Le regard droit, le menton relevé, Alex marche au pas, entourée de ses nouveaux collègues. Tandis qu’un frisson remonte le long de son épine dorsale, elle s’efforce de rester stoïque. Intérieurement, un sourire s’épanouit même si elle soigne son professionnalisme de façade. Le bruit des bottes en cadence sur l’asphalte la réjouit, elle qui a si longtemps traîné ses baskets en solitaire.
Elle a rejoint l’armée un peu par hasard. Un recrutement avait lieu sur le parking de la Mairie dans la cité balnéaire où elle travaillait comme vendeuse sur le marché. Pour s’occuper une après midi pluvieuse, elle est passée voir les militaires. Un peu pour draguer, un peu par désœuvrement, pour attendre l’heure de l’apéro ailleurs que devant la télé.

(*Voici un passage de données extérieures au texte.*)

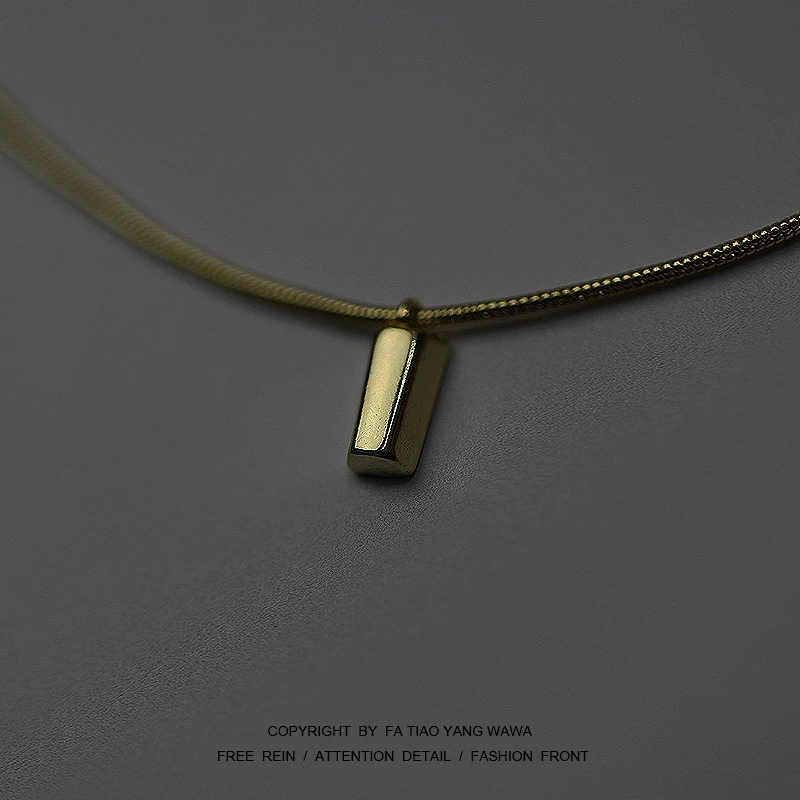 

Bored wear a small brick! The necklace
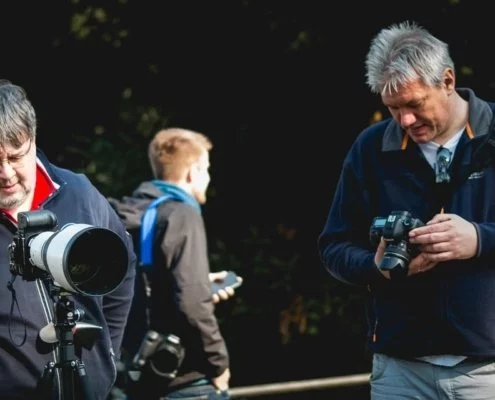 Teilnehmer des Outdoor Fotokurs im Gespräch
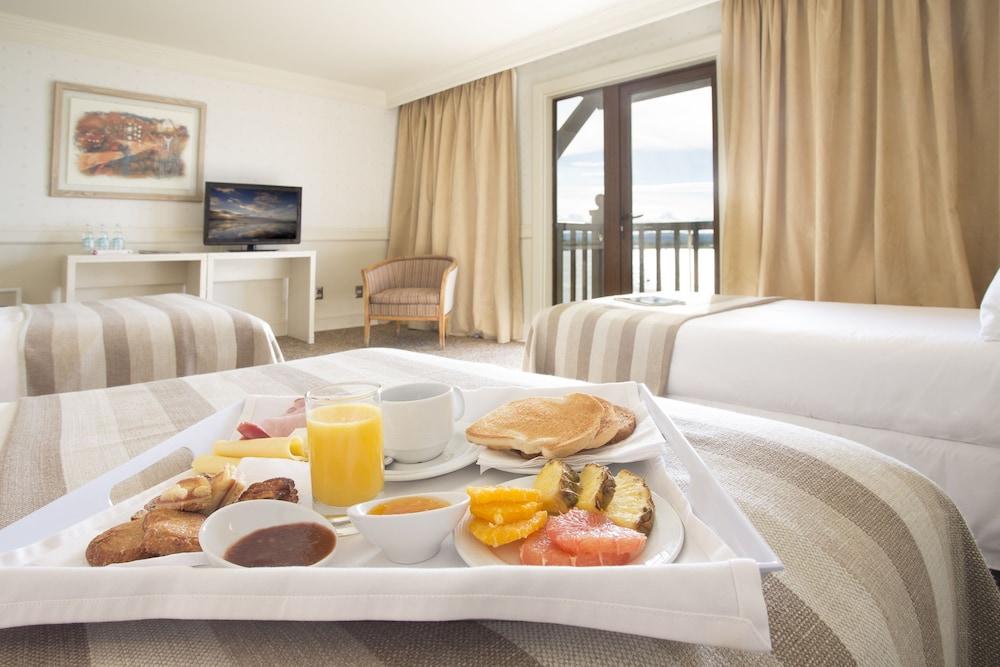 Hotel Costaustralis Πουέρτο Νατάλες Εξωτερικό φωτογραφία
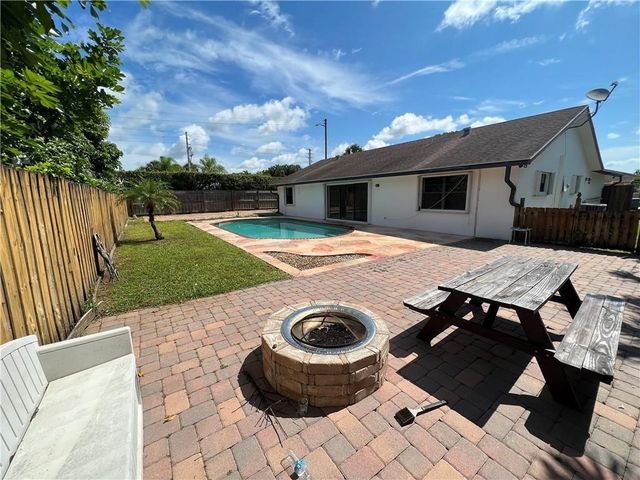 230 SW 1st Street G-8, Pompano Beach, FL 33060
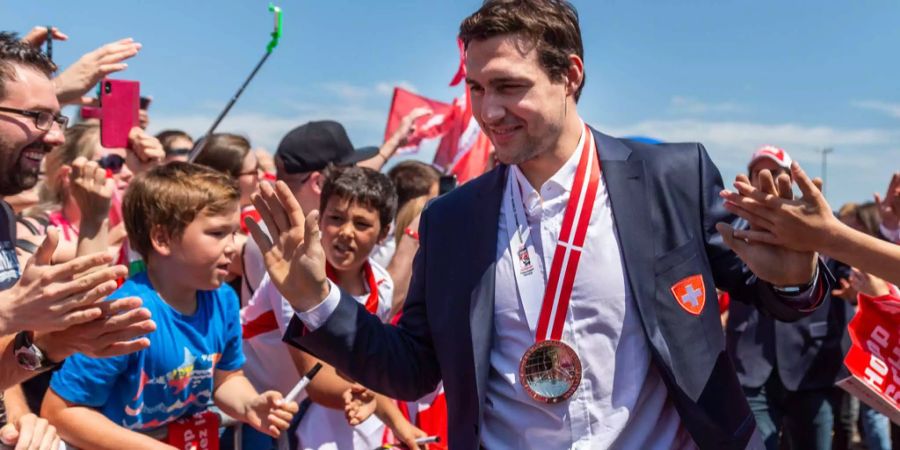 Nino Niederreiter (hier bei der Ankunft der Schweizer Nati am Flughafen Zürich im Mai 2018) spielt seit fünf Jahren in der amerikanischen NHL.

Sous la grande tente de recrutement, elle a eu comme un choc. Chacun avait l’air d’y être à sa place. Elle n’a vu personne empoté à ne pas savoir quoi faire de ses dix doigts. Elle a senti la fraternité, la camaraderie filer entre les jeunes. On lui a parlé des missions de la défense, de l’utilité qu’elle aurait en coordonnant ses efforts avec son équipe. Protéger la population. Servir son Pays. Elle n’a pas demandé contre qui ni comment. Elle a essayé.
En recevant son uniforme, les souvenirs de ses trop nombreux petits boulots sont remontés par vagues. Agent d’entretien, caissière, serveuse, cuisinière de fast-food… À chaque fois, une blouse, un polo, un tablier, un badge lui ont été remis. Avec la consigne de s’attacher les cheveux, que rien ne dépasse. En enfilant son uniforme, elle a prié très fort pour que cette fois-ci soit différente. Elle espère ne pas vivre les mêmes expériences, l’abrutissement par le travail, la négation totale de ses besoins les plus primaires et de sa personnalité, les petites humiliations quotidiennes qui font ressortir le pire en elle.
Et puis les exercices ont commencé. La première fois qu’ils ont parfaitement réussi une manœuvre, la première fois qu’elle a entendu qu’ils se déplaçaient réellement tous ensemble, chaque pas semblant venir de partout à la fois et résonnant dans ses os, ses tripes ont vibré à l’unisson. Plus puissant qu’un pogo pour se sentir en transe. Et s’il faut de la discipline, s’il faut de l’obéissance pour ressentir encore cet état de complétude, pas de problème. Elle suivra ce bruit qui comble le vide au fond d’elle. Elle sera ce bruit qui la ravit tant.